Non è possibile dedicarsi ad un'analisi dettagliata di ciò che abbiamo sentito, mentre è possibile confidare al lettore ciò che più ci ha colpito in questa esecuzione. Già nel 2001 avevamo osservato il Beethoven di Abbado, un Beethoven interpretato alla luce delle ricerche di un Harnoncourt, molto segnato dal lavoro sulla musica barocca e sul Settecento. Ma il suono dei Berlinesi è così rotondo, così pieno, che alcuni effetti forse ci erano sfuggiti . L'acustica asciutta della sala di Ferrara, la prossimità dei musicisti dà ancora più valore al lavoro analitico di Abbado, che tira questo Beethoven verso un romanticismo per niente fiorito, ma all'opposto molto violento, contrastato, energetico, ma nello stesso tempo struggente, un romanticismo alla Goethe. I suoni appaiono netti, a volte taglienti, i pianissimi sono di una leggerezza che sembra impossibile ottenere da musicisti ordinari. Il nervosismo era evidente nel primo movimento, tanto alla tastiera che all'orchestra, nervosismo che il secondo movimento ha definitivamente portato via: l'interpretazione magistrale della Argerich, fatta di questa semplicità –apparente- che strappa lacrime, senza alcun ornamento, seguendo il testo ed il testo solo, il terzo movimento fatto come un vortice allucinante ripreso in bis ancora più acrobatico, con questo tocco leggerissimo di fantasia e d'ironia che dimostrava che ormai l'opera era là, nelle sue mani, e che eravamo alle soglie del miracolo.

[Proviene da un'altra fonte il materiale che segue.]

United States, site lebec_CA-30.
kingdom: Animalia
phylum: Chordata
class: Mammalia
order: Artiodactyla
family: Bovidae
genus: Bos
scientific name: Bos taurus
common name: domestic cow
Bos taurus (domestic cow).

Il miracolo ha avuto luogo: ha avuto luogo perché una volta di più con Abbado ed i suoi amici, c'è un'intimità palpabile negli scambi solista-direttore, negli sguardi, nei sorrisi complici, che partecipano dell'ambiente propizio ai grandi momenti, ed il pubblico si fa discreto, non si sente più tossire, muoversi, squittire, diventiamo i “voyeur” di ciò che avviene in scena . Fu la stessa sensazione che condividemmo a Salisburgo per un concerto Beethoven con Pollini nell’ aprile 2001, e fu anche quella una sera da leggenda.

Quindi, quando l'esplosione finale e la gioia evidente di tutti, musicisti e pubblico, è stata accompagnata dalla pioggia tradizionale di fiori del CAI, che sono andati ad ornare i capelli delle ragazze in orchestra e gli strumenti, compresa la tastiera del pianoforte, e quando Dioniso, ancora una volta, ha accompagnato il bis tutto fiorito che Martha e Claudio hanno offerto - una ripresa dell’ ultimo movimento nella sua totalità, ancora più vertiginosa e commovente, - tutto questo è suonato come un vero preavviso di primavera.